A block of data
>> BEGIN

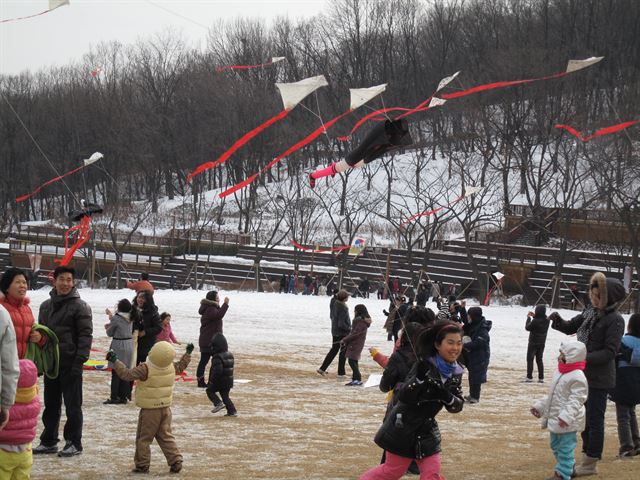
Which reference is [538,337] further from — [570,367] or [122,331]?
[570,367]

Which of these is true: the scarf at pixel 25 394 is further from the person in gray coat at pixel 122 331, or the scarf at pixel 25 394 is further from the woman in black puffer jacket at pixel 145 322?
the woman in black puffer jacket at pixel 145 322

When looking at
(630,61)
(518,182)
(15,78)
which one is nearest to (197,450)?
(518,182)

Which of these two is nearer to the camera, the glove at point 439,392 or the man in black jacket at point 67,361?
the glove at point 439,392

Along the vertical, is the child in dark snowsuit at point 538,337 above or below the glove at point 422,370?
below

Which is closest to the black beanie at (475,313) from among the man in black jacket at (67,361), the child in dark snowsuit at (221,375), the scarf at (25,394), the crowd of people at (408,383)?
the child in dark snowsuit at (221,375)

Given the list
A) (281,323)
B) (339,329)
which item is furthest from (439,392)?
(281,323)

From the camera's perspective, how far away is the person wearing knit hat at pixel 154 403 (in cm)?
760

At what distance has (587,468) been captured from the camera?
754 centimetres

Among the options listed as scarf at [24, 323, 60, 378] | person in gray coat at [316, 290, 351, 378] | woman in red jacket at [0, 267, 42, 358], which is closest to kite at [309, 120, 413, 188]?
woman in red jacket at [0, 267, 42, 358]

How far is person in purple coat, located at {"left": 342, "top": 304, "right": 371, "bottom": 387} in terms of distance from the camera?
1474cm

>> END

What to do.
Repeat the records word for word from the beginning through the line containing "754 centimetres", including that line. Leave the pictures out of your answer.

Answer in full.
Which reference is [538,337] further from — [570,367] or [122,331]?
[570,367]

Which of these is true: the scarf at pixel 25 394 is further from the person in gray coat at pixel 122 331, or the scarf at pixel 25 394 is further from the woman in black puffer jacket at pixel 145 322?
the woman in black puffer jacket at pixel 145 322

When looking at
(630,61)
(518,182)
(15,78)
which one is nearest to (197,450)?
(518,182)

Which of these two is nearer to the camera, the glove at point 439,392 or the man in black jacket at point 67,361?
the glove at point 439,392

Along the vertical, is the child in dark snowsuit at point 538,337 above or below the glove at point 422,370?
below

Which is closest to the black beanie at (475,313) from among the man in black jacket at (67,361), the child in dark snowsuit at (221,375), the scarf at (25,394), the crowd of people at (408,383)?
the child in dark snowsuit at (221,375)

Given the list
A) (281,323)
B) (339,329)
which item is furthest from (439,392)?
(281,323)

From the camera's perspective, how far away is the person wearing knit hat at pixel 154 403 (in cm)?
760

At what distance has (587,468) been captured from the camera?
754 centimetres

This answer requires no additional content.